- _ANGABEN ZUR AUFGABE_:
Welche beiden Standorte sind laut dem Auszug neben dem BKH Günzburg Leistungszentren im Schlaganfallnetzwerk NEVAS?

Mittelschwaebische Nachrichten
„Dieses Verfahren ist wirklich eine Revolution“
Zuletzt konnten entscheidende Fortschritte in der Behandlung des Schlaganfalls gemacht werden. Welche das sind und warum der Standort Günzburg herausragt, erklärt Professor Gerhard Hamann im Interview.
Bei der Erkennung und Behandlung von Schlaganfällen sind die Menschen in der Region Günzburg gewissermaßen privilegiert. Das BKH Günzburg ist seit Jahren Spitze in der Schlaganfallversorgung und neben München-Großhadern und Ingolstadt auch eines von drei Leistungszentren in NEVAS, dem Schlaganfallnetzwerk in Südwestbayern. Was macht Günzburg so herausragend?

- _EINTRÄGE IM DATENSATZ_:
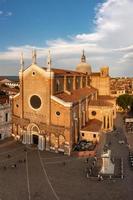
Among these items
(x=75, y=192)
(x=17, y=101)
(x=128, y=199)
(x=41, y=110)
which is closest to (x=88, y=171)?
(x=75, y=192)

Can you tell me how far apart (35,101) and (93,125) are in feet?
38.9

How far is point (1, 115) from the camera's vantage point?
161ft

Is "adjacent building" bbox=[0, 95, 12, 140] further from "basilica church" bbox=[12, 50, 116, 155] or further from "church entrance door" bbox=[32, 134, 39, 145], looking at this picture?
"church entrance door" bbox=[32, 134, 39, 145]

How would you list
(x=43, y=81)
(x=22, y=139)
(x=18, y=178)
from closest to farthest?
(x=18, y=178) < (x=43, y=81) < (x=22, y=139)

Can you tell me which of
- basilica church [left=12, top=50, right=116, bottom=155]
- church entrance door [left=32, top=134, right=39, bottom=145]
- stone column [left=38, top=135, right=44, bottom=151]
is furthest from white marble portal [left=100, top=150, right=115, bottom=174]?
church entrance door [left=32, top=134, right=39, bottom=145]

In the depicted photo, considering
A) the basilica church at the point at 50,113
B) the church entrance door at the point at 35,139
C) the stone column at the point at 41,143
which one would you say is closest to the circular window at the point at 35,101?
the basilica church at the point at 50,113

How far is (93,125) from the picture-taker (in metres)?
51.4

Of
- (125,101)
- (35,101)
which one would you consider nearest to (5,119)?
(35,101)

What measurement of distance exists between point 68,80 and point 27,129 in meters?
12.4

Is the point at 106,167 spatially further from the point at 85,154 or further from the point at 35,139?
the point at 35,139

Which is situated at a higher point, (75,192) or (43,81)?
(43,81)

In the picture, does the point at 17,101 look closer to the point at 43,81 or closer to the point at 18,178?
the point at 43,81

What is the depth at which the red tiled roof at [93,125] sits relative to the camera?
4919 cm

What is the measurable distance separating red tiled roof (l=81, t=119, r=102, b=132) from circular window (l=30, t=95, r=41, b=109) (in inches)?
359
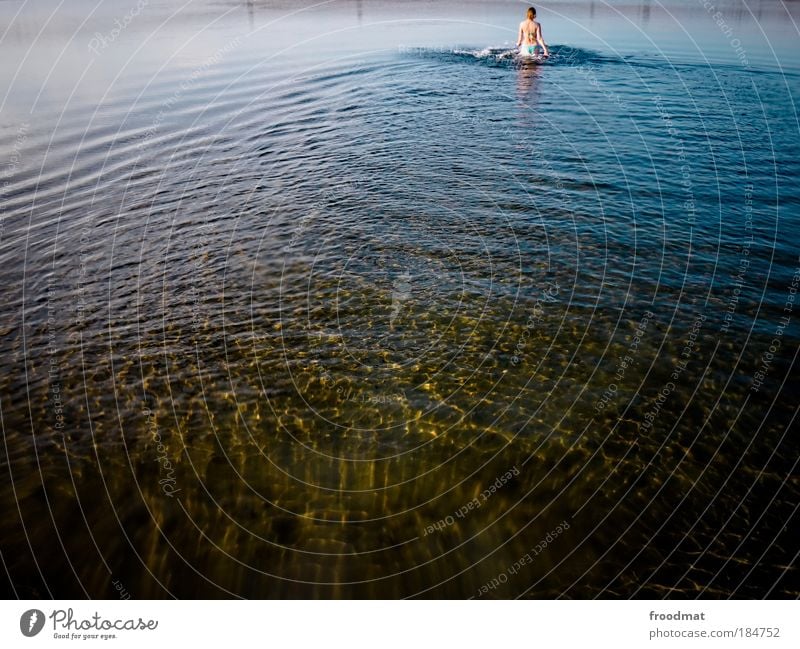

- _DIE ANTWORT_:
München-Großhadern und Ingolstadt.